Today, I will introduce to you a series of very interesting individuals, professionals and some patients that are willing to come out and share their experience with you. Let me introduce these friends of mine, my circle, with whom we have worked together for many years who have also taught me. We have shared a lot of knowledge and that is how we work with endometriosis patients. It is a team practice.
Now I will introduce you to Dr. Arnold Wilson whose expertise is clinical psychology. Arnold specializes in endometriosis patients, their pre-operative care with me. Today he gave a beautiful presentation of the psychology of pain and endometriosis and mind.
Arnold Wilson, PhD: Endometriosis is a relentless disease. It is a disease that is distinct, is, in my judgment, unlike any other disease although, unfortunately, it has been mischaracterized as similar to other diseases, such as post-traumatic stress disorder and various others. I do not think there is anything quite like the way in which a woman lives with the fear that this disease will never go away. It paralyzes their ability to function; it impairs their reproductive and pleasure capacities.
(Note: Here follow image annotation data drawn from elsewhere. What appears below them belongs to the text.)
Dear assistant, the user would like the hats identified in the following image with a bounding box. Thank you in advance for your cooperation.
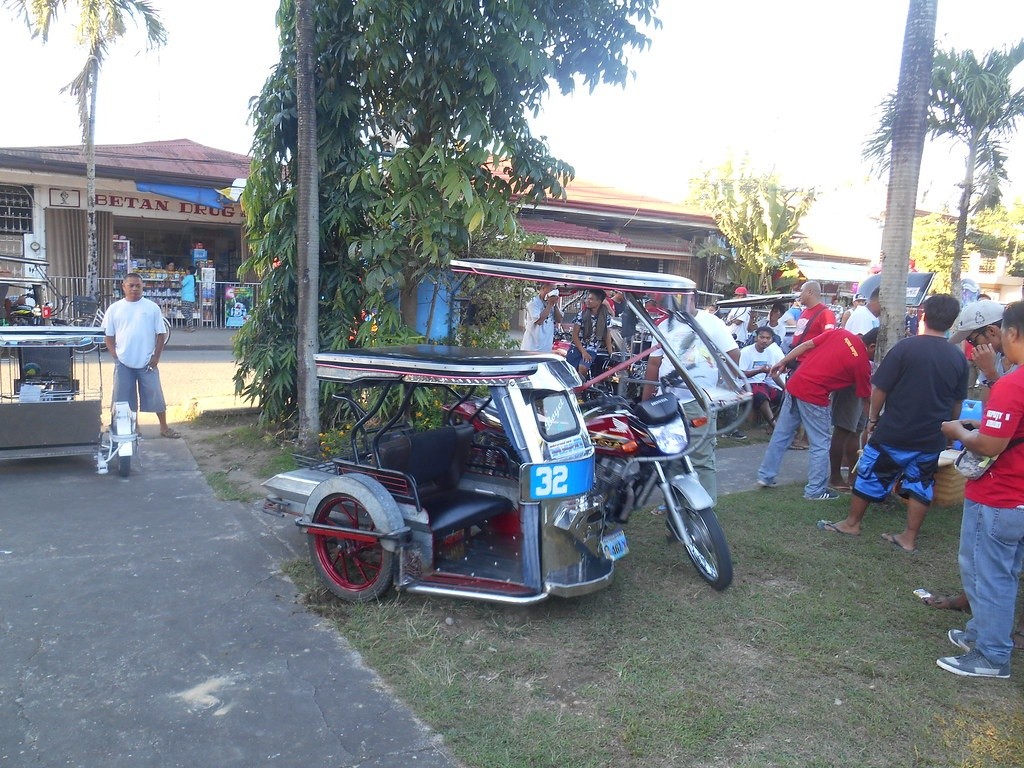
[951,300,1005,345]
[734,286,747,295]
[853,294,867,302]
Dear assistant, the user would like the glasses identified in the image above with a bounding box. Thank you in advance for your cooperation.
[968,330,986,347]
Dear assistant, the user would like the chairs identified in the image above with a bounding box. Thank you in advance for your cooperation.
[381,429,511,555]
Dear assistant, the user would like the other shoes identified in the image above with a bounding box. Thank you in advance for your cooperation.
[789,441,810,449]
[161,427,181,438]
[721,430,747,439]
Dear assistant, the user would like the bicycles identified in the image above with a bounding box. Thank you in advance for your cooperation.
[67,291,172,355]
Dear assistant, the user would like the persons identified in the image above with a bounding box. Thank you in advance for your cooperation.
[179,266,196,332]
[520,282,564,353]
[101,273,181,438]
[604,281,987,554]
[148,259,175,271]
[923,299,1024,678]
[565,289,613,376]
There is no guaranty that any woman will ever recover from it and the disease has a propensity to appear and reappear at the worst possible times.
Many women feel, and are placed in, situations of remarkable isolation by this disease. It is not easy for a woman in chronic pain to convey to someone else what that experience of pain is like. Oftentimes the bid to communicate the distress is met with either disbelief or even worse, false and hollow reassurance. To reach a woman with endometriosis I think the first task is to convey to her that she is believed; a second task is to convey to her that she can be known.
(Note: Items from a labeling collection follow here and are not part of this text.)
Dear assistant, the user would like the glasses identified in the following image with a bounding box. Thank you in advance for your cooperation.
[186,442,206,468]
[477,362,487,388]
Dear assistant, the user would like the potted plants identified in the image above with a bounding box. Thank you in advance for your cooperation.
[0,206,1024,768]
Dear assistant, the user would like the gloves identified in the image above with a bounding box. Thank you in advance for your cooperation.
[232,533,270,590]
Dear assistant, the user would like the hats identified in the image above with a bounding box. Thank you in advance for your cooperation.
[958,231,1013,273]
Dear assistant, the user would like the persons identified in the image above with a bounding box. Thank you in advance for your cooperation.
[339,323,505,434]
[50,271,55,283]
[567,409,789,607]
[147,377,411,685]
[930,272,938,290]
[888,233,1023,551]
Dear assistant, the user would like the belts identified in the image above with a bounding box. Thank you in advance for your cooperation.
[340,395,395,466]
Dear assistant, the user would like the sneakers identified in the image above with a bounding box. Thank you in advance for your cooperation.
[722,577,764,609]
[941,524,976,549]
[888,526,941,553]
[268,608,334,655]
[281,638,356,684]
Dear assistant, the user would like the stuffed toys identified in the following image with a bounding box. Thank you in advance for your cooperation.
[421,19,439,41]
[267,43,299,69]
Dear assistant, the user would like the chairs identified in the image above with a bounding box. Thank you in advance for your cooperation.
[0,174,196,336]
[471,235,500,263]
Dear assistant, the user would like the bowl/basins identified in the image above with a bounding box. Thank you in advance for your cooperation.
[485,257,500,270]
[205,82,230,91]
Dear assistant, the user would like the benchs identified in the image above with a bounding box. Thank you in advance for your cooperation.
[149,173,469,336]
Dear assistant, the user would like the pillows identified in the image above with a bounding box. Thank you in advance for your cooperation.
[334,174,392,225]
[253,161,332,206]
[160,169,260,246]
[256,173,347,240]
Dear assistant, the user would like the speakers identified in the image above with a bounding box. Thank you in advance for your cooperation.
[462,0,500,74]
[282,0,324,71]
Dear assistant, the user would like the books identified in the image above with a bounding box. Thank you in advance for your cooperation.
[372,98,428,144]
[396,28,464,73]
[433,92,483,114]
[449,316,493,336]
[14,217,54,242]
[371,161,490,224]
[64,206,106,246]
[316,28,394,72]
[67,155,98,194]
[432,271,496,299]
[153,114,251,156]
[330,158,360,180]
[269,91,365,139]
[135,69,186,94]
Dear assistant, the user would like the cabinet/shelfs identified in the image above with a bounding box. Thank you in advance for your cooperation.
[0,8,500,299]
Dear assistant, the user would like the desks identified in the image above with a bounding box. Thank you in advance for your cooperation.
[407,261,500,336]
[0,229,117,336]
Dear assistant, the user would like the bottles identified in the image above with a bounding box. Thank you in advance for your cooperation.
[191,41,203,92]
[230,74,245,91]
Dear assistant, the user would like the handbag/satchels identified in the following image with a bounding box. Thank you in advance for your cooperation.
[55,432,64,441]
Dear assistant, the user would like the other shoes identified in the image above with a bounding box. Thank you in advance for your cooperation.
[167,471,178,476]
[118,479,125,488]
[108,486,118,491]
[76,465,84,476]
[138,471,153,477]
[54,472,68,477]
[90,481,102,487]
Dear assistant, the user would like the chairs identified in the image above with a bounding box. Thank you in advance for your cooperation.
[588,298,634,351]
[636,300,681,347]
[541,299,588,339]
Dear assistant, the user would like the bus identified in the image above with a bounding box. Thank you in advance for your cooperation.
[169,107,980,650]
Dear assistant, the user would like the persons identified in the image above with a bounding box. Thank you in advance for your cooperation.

Oftentimes when we are with a patient we wait for them to take the lead in conveying to us what their internal states are like. With endometriosis oftentimes we have to force the issue. We have to lead the way for them. In part because many women with endometriosis have a history of misdiagnoses; they have had experiences in which trust has been destroyed. It is no accident and it is unfortunate that they have no reason to believe in, and trust, this particular doctor at this particular time.
One thing I have found, which quite surprised me, is that most women with endometriosis who have been under its gun for a prolonged period of time can look back and identify the time, the day, the moment and the reason why they passed over from feeling as if they were a person in pain and distress into a kind of a zone into a place where they shut down, where they feel as if isolation is their only defence. I have found it instrumental, in terms of interviewing, speaking with women who have endometriosis, to convey to them that I understand that place that they are in, that withdrawn, secret, terrible place.
Once a woman understands that and it is legitimized they have the sense that they can feel that way and that feeling that way is expectable, then they feel much more empowered to be able to step outside, to come back into a world where the features of which we simply assume to be the case.
What I would emphasize is that what comes along with endometriosis, its psychological manifestations, should not be recognized as some variant of personality psychopathology. We have had endometriosis with us for many, many decades, probably hundreds of years. At the turn of the century the term “hysteric” was used to describe many women who probably today we would understand as having endometriosis.
So the issue of endometriosis becomes a concern at the intersection of a legal definition, psychiatric classification and feminism. Perhaps one of the reasons it has been ignored is because no particular movement or way of thought has ever claimed it as its own. The important thing that is to be stressed is that it is not something that a woman should be ashamed of, it is not something that a woman should feel entitles her to be considered crazy by anyone. Knowing that I think can empower someone to seek multidisciplinary help. Help from surgery, help from a pain physician, help from a surgeon and so on, all the different ministrations which we are able to deploy.